Your instructions
Reproduce the listing below word for word, from the first line to the last.

Stored records
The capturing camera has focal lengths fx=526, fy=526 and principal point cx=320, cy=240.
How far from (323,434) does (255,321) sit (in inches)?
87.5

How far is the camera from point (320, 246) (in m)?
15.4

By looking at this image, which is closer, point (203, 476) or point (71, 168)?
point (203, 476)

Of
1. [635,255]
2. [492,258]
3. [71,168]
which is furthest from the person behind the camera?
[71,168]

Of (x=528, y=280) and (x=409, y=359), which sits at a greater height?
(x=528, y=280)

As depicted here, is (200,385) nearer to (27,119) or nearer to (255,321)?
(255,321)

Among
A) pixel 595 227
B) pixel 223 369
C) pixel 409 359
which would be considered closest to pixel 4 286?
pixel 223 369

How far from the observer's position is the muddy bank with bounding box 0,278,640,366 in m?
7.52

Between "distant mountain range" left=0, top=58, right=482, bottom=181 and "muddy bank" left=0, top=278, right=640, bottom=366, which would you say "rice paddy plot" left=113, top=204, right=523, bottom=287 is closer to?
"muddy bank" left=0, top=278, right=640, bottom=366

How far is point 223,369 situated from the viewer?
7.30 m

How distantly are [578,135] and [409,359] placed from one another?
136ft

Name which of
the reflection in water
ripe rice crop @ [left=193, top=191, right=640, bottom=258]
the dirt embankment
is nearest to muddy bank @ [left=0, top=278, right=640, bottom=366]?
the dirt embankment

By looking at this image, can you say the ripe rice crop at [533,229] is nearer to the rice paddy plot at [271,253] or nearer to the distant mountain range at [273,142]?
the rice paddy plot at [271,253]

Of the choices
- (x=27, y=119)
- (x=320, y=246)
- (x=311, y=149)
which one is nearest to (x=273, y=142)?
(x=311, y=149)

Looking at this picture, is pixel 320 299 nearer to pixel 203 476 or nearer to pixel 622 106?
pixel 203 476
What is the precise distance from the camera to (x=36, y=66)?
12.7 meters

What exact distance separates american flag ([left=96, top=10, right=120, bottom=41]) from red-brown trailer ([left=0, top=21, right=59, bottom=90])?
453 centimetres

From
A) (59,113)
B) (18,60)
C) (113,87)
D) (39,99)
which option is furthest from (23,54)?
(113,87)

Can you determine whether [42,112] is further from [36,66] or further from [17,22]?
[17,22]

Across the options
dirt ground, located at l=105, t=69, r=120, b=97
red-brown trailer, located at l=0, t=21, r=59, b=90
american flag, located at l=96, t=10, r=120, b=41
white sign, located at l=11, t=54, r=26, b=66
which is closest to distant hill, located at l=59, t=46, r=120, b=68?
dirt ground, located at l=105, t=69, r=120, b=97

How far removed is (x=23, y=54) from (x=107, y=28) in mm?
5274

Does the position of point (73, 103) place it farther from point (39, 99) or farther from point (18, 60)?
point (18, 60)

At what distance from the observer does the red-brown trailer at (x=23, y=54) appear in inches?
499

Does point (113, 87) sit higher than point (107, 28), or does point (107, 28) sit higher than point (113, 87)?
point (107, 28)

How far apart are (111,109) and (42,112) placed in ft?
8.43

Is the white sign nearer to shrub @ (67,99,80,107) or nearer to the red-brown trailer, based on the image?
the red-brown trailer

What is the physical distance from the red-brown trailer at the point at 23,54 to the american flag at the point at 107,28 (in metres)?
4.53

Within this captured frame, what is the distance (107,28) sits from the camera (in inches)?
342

Correct answer
The capturing camera has focal lengths fx=526, fy=526 and principal point cx=320, cy=240.
How far from (323,434) does (255,321) sit (in inches)?
87.5

How far is the camera from point (320, 246) (in m)?
15.4

By looking at this image, which is closer, point (203, 476) or point (71, 168)?
point (203, 476)

Of
1. [635,255]
2. [492,258]
3. [71,168]
which is furthest from the person behind the camera?
[71,168]

Of (x=528, y=280) and (x=409, y=359), which sits at a greater height?
(x=528, y=280)

As depicted here, is (200,385) nearer to (27,119) or nearer to (255,321)?
(255,321)

Among
A) pixel 595 227
B) pixel 223 369
C) pixel 409 359
which would be considered closest to pixel 4 286?
pixel 223 369

How far from the observer's position is the muddy bank with bounding box 0,278,640,366 in m?
7.52

Between "distant mountain range" left=0, top=58, right=482, bottom=181 and "muddy bank" left=0, top=278, right=640, bottom=366, which would you say "rice paddy plot" left=113, top=204, right=523, bottom=287 is closer to?
"muddy bank" left=0, top=278, right=640, bottom=366

How far is point 223,369 situated from the viewer?
7.30 m

How distantly are [578,135] and [409,359] placed from one another?
136ft

Name which of
the reflection in water
ripe rice crop @ [left=193, top=191, right=640, bottom=258]
the dirt embankment
is nearest to muddy bank @ [left=0, top=278, right=640, bottom=366]?
the dirt embankment

By looking at this image, can you say the ripe rice crop at [533,229] is nearer to the rice paddy plot at [271,253] or nearer to the distant mountain range at [273,142]?
the rice paddy plot at [271,253]

Of the choices
- (x=27, y=119)
- (x=320, y=246)
- (x=311, y=149)
which one is nearest to (x=273, y=142)?
(x=311, y=149)

Looking at this picture, is pixel 320 299 nearer to pixel 203 476 or nearer to pixel 622 106?
pixel 203 476
What is the precise distance from the camera to (x=36, y=66)?
12.7 meters

What exact distance separates american flag ([left=96, top=10, right=120, bottom=41]) from red-brown trailer ([left=0, top=21, right=59, bottom=90])?
453 centimetres

From
A) (59,113)
B) (18,60)
C) (113,87)
D) (39,99)
which option is furthest from (23,54)?
(113,87)

Can you determine whether [42,112] is further from [36,66] or further from [17,22]?
[17,22]

Across the options
dirt ground, located at l=105, t=69, r=120, b=97
red-brown trailer, located at l=0, t=21, r=59, b=90
american flag, located at l=96, t=10, r=120, b=41
white sign, located at l=11, t=54, r=26, b=66
which is closest to distant hill, located at l=59, t=46, r=120, b=68?
dirt ground, located at l=105, t=69, r=120, b=97

How far removed is (x=23, y=54) from (x=107, y=28) in mm?
5274

Does the position of point (73, 103) place it farther from point (39, 99) or farther from point (18, 60)?
point (18, 60)

At what distance from the observer does the red-brown trailer at (x=23, y=54) appear in inches?
499

Does point (113, 87) sit higher than point (107, 28), or does point (107, 28) sit higher than point (113, 87)?
point (107, 28)

How far apart are (111,109) and (42,112) placed in ft?
8.43

Is the white sign nearer to shrub @ (67,99,80,107) or nearer to the red-brown trailer, based on the image?
the red-brown trailer

What is the physical distance from the red-brown trailer at the point at 23,54 to the american flag at the point at 107,28 (in metres)?
4.53

Within this captured frame, what is the distance (107,28) sits from the camera (in inches)?
342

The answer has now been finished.